This is the first in a series of posts from Mark Bourrie, winner of CJFE's 2016-17 Bob Carty Free Expression Fellowship. Bourrie is using his Fellowship to conduct legal and historical research on the constitutional and Common Law basis of the public’s right to know.

By Mark Bourrie

When MP Charlie Angus filed an Access to Information (ATI) request for documents that might be useful in his fight against the Site C dam project in northern British Columbia, the federal Justice department told him he’d have to wait 960 days for the material to be collected and vetted. That makes the data—whatever it shows—worthless. An almost three-year wait gives the government time to approve the project and for the media to lose whatever interest it has in the story.

That kind of wait isn’t unusual in federal access requests, and the government’s well-known propensity for stalling has deterred many curious individuals, journalists and interest groups from filing ATI requests. The process is supposed to be inexpensive, starting with a token $5 payment. It is supposed to be simple. It is neither.

Unless a person has a lot of experience with access to information and privacy (ATIP) or a superb knowledge of the structure and workings of the federal government, it’s unlikely they’ll hit the ATIP bull’s-eye on the first shot, even if the material they’re looking for is not controversial. Business gets around this by hiring very good lawyers in blue-chip firms who are experts at extracting information. Media and the rest of us generally can’t afford the cost and the time.

Excerpts from a dataset
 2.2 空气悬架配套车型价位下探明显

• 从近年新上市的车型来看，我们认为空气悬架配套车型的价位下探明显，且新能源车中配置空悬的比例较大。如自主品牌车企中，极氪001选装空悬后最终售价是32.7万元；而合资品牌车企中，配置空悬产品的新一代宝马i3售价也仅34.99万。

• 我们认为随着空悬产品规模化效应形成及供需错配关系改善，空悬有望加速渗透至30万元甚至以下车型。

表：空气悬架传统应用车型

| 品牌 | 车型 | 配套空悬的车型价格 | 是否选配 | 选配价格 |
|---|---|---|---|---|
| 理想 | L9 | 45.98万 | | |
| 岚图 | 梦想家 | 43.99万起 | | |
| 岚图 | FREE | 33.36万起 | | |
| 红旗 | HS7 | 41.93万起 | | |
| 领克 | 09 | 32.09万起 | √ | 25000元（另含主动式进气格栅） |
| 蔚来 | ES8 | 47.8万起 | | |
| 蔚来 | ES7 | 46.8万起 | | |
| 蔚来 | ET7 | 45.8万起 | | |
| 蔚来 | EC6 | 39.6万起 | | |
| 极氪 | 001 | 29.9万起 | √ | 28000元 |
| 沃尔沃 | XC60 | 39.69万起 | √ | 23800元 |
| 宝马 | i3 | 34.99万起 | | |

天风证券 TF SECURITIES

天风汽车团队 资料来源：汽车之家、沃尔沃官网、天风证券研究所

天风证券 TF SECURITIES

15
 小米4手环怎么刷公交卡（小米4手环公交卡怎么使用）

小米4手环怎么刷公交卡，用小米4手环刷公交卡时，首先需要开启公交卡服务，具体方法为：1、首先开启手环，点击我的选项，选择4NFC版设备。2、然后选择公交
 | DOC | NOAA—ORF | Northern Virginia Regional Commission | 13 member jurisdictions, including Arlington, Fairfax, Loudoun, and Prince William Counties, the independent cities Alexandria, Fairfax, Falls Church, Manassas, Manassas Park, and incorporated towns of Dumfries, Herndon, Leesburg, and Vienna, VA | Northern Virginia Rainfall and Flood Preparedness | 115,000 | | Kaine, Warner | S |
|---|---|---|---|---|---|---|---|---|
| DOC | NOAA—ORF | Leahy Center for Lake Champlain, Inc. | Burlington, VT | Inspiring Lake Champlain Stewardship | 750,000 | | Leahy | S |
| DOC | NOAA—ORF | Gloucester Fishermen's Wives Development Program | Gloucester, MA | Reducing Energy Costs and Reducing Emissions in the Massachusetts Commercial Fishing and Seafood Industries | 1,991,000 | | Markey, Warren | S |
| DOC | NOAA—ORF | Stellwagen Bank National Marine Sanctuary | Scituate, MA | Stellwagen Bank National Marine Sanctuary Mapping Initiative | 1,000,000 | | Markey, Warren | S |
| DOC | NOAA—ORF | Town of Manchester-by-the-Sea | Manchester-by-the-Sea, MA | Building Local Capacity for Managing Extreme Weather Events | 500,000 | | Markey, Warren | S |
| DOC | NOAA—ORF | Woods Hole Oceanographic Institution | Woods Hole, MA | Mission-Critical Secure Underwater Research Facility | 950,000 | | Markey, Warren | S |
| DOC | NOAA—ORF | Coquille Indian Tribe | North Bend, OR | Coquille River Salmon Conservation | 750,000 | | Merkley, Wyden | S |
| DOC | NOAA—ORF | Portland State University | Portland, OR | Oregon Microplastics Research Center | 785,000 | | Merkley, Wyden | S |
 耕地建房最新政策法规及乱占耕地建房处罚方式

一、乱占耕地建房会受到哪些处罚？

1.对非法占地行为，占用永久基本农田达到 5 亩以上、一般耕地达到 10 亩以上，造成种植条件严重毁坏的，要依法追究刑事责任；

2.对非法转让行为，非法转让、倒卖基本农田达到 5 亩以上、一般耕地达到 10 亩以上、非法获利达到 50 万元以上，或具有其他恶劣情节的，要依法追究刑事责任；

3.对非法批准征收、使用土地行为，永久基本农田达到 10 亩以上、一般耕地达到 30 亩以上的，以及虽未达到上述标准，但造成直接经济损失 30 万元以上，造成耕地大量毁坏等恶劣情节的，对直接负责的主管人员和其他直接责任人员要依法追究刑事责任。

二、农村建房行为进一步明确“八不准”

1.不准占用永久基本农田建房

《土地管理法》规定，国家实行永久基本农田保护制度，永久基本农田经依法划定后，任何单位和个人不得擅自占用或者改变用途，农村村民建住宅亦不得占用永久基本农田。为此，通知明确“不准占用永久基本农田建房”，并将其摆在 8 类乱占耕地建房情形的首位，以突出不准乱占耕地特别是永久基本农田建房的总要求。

#### To do:
- a) In the post on access to information, turn the paragraph that begins "That kind of wait isn't unusual" into a short bulleted list that keeps its main facts.
- b) Answer these questions using the post on access to information, giving each answer on its own line marked the same way:
(i) How many days did the federal Justice department say Charlie Angus would have to wait?
(ii) What payment does the access process start with?
(iii) How does business get around the difficulty of the ATIP system?
- c) Summarize the post on access to information in two sentences.

#### Activity answers:
- a)
- Waits like this are common for federal access requests.
- The government's well-known habit of stalling has kept many curious individuals, journalists and interest groups from filing ATI requests.
- The process is supposed to be inexpensive, starting with a token $5 payment, and simple.
- In practice, it is neither.

- b)
(i) 960 days.
(ii) A token $5 payment.
(iii) It hires very good lawyers in blue-chip firms who are experts at extracting information.

- c) When MP Charlie Angus requested documents for his fight against the Site C dam project, the Justice department said he would wait 960 days, a delay that makes the data worthless and is not unusual for federal access requests. The process is supposed to be cheap and simple but is neither, so businesses hire expert lawyers, while the media and most people generally cannot afford the cost and the time.